● TEXTAUSZUG
+ + + + +
SDG 6 – Wasserknappheit in der Landwirtschaft, ein Problem der Zugänglichkeit?
Von Sten Schurer
Das Ziel 6 für nachhaltige Entwicklung (SDG 6) betrifft die Verfügbarkeit und nachhaltige Bewirtschaftung von Wasser und sanitären Einrichtungen. Wasser und Sanitärversorgung sind für eine nachhaltige Entwicklung unerlässlich, da sie eine Reihe von Dienstleistungen bereitstellen, die die Armutsbekämpfung, das Wirtschaftswachstum und die ökologische Nachhaltigkeit unterstützen.
Im Jahr 2022, sieben Jahre nach der Verabschiedung von SDG 6, stellt der SDG-Fortschrittsbericht fest, dass Milliarden von Menschen im Jahr 2030 immer noch nicht über diese grundlegenden Dienstleistungen verfügen werden, wenn sich die Fortschritte nicht beschleunigen. Im Jahr 2021 lebten 2,3 Milliarden Menschen in Ländern mit Wasserknappheit, und etwa die Hälfte der Weltbevölkerung leidet derzeit zumindest während eines Teils des Jahres unter schwerer Wasserknappheit. Wasserknappheit ist eine Situation, in der die Nachfrage nach Süßwasser die Verfügbarkeit übersteigt. Wenn die Nachfrage mehr als 25 Prozent der verfügbaren Ressourcen übersteigt, spricht man von Wasserstress. Wasserknappheit ist auf allen Kontinenten ein zunehmendes Problem, wobei ärmere Gemeinschaften am stärksten betroffen sind.
+ + + + +
● GESPEICHERTE DATENSÄTZE
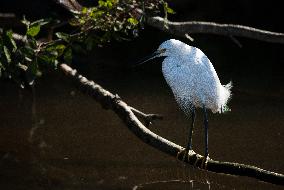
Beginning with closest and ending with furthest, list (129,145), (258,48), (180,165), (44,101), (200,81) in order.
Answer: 1. (200,81)
2. (180,165)
3. (129,145)
4. (44,101)
5. (258,48)

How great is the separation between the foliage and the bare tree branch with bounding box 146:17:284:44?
163mm

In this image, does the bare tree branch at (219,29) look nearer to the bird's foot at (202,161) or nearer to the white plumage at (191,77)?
the white plumage at (191,77)

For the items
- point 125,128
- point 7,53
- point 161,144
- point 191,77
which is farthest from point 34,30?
point 125,128

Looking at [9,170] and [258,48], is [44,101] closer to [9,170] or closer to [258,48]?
[9,170]

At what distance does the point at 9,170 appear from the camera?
4.18 meters

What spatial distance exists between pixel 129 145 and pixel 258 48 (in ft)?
9.55

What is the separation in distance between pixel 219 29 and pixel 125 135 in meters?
1.14

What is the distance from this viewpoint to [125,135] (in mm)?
4746

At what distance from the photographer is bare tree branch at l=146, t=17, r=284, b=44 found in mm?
4102

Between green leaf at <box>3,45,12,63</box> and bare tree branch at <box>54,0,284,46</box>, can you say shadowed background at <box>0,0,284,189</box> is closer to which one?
bare tree branch at <box>54,0,284,46</box>

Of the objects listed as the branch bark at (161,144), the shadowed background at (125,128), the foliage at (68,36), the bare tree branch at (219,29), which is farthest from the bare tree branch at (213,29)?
the shadowed background at (125,128)

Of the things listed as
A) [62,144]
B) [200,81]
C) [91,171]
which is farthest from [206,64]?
[62,144]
+ + + + +
● AUFGABEN
A) Schreiben Sie aus den Datensätzen den Abschnitt von der Zeile, die „At what distance from“ enthält, bis zum Ende der Datensätze unverändert ab.
B) Führen Sie den Text über Wasserknappheit nach seinem letzten Satz weiter.
Der Text über Wasserknappheit und die Datensätze sind voneinander unabhängiges Material.

● LÖSUNGEN IN REIHENFOLGE
A)
At what distance from the photographer is bare tree branch at l=146, t=17, r=284, b=44 found in mm?
4102

Between green leaf at <box>3,45,12,63</box> and bare tree branch at <box>54,0,284,46</box>, can you say shadowed background at <box>0,0,284,189</box> is closer to which one?
bare tree branch at <box>54,0,284,46</box>

Of the objects listed as the branch bark at (161,144), the shadowed background at (125,128), the foliage at (68,36), the bare tree branch at (219,29), which is farthest from the bare tree branch at (213,29)?
the shadowed background at (125,128)

Of the things listed as
A) [62,144]
B) [200,81]
C) [91,171]
which is farthest from [206,64]?
[62,144]

B)
Außerdem wird erwartet, dass die Wassernachfrage aufgrund des raschen Bevölkerungswachstums, der Verstädterung und des zunehmenden Drucks durch Landwirtschaft, Industrie und Energiesektor steigen wird. Außerdem verschärft der Klimawandel die Situation, indem er unregelmäßige Regenfälle, Überschwemmungen und Dürren verstärkt. Dies zeigt die komplexe Beziehung zwischen Wasser und verschiedenen anderen SDGs, wie SDG 2, 3, 12, 13 und 15.
Insbesondere die Verbindung zu SDG 2 (Null Hunger) ist offensichtlich, unter anderem aufgrund der weit verbreiteten Aussage, dass in den meisten Regionen der Welt mehr als 70 Prozent des Süßwassers für die Landwirtschaft verwendet wird. Allerdings ist die mangelnde Wassersicherheit manchmal nicht auf einen Mangel an Wasser zurückzuführen, sondern auf dessen mangelnde Mobilisierung, insbesondere im afrikanischen Kontext.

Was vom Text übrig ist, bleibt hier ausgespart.